# start of TEXT PROVIDED
LOL! Thanks for the linky


----------



## sbindra (Oct 18, 2004)

*It's Over*

90 Jan Urlich
91 Joseba Beloki

Last year the tour was over on the prologue. This year it already looks over for Ulrich. Beloki is still not at his best form. Even if he was, Ulrich should not be just ahead of a climber like Beloki.


----------



## MaestroXC (Sep 15, 2005)

radioflyer said:


> but Ulrich has been near or on the podium since
> '86. That in itself is impressive.


Teenage Jan on the podium?  You mean '96, correct?


----------



## Spinnerman (Oct 21, 2004)

He does have a cold sore (or had one though). To me that means he is really stressing that body in an attempt to gain form.


----------



## chuckice (Aug 25, 2004)

he looks good here...he'll be fine...it's too early for peak. the jan fat police need to go back to the station!
http://www.cyclingnews.com/photos/2006/apr06/romandie06/index.php?id=romandie060/IMG_0190
http://www.cyclingnews.com/photos/2006/apr06/romandie06/index.php?id=romandie060/IMG_0198
http://www.cyclingnews.com/photos/2006/apr06/romandie06/index.php?id=romandie060/IMG_0199

and no cold sore...he always has cracked lips...they must have no chapstick in germany...
# end of TEXT PROVIDED
## EXERCISES TO COMPLETE
**1.** Please output everything from "## Spinnerman (Oct" down to "to the station!" in the forum thread, with no changes.
**2.** Filter the entries and keep each line that contains the string "meters", matching case.
# start of DATA FOR PROCESSING
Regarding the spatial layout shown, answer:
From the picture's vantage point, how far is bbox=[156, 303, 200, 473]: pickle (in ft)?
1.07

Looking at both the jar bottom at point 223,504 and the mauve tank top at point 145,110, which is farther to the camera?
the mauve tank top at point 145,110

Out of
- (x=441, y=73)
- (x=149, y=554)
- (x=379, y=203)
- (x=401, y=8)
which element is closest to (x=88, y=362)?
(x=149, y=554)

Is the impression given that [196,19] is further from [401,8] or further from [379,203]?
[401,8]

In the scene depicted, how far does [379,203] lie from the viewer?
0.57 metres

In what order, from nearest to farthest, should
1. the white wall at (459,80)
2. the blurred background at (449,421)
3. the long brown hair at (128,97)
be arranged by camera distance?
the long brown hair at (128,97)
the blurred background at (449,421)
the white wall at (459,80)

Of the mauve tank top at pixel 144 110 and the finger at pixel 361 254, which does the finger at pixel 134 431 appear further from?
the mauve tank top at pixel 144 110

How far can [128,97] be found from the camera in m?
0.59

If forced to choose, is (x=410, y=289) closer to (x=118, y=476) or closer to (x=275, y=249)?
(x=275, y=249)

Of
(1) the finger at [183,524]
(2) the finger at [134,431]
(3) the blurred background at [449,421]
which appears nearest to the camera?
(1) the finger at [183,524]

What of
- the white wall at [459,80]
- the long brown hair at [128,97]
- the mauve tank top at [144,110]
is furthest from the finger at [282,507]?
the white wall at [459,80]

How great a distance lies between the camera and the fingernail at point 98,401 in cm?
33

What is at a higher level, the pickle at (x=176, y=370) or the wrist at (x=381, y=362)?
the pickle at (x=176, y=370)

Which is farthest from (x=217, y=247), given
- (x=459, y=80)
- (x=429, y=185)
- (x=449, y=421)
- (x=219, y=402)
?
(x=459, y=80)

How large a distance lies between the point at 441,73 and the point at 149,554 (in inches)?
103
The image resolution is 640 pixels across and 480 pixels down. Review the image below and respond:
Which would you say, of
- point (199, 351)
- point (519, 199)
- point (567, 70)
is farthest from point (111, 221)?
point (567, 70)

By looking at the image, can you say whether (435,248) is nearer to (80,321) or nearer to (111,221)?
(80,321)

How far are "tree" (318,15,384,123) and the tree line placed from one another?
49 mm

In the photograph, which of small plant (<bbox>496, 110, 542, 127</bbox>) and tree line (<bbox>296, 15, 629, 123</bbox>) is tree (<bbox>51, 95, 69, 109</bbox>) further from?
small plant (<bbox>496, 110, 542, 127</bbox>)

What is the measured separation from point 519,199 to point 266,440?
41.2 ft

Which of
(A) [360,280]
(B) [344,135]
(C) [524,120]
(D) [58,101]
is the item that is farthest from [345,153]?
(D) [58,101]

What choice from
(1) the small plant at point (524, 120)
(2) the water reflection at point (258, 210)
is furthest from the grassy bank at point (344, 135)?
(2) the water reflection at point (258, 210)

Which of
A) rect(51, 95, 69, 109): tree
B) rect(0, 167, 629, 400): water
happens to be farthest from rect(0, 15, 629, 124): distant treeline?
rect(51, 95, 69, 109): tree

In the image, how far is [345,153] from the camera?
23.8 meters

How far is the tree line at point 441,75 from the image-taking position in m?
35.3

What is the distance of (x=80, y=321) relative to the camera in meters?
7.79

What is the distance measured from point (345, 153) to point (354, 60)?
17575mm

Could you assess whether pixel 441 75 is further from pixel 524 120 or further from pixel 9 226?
# end of DATA FOR PROCESSING
## SOLUTION LIST
**1.**
## Spinnerman (Oct 21, 2004)

He does have a cold sore (or had one though). To me that means he is really stressing that body in an attempt to gain form.


----------



## chuckice (Aug 25, 2004)

he looks good here...he'll be fine...it's too early for peak. the jan fat police need to go back to the station!

**2.**
23.8 meters
What is the distance of (x=80, y=321) relative to the camera in meters?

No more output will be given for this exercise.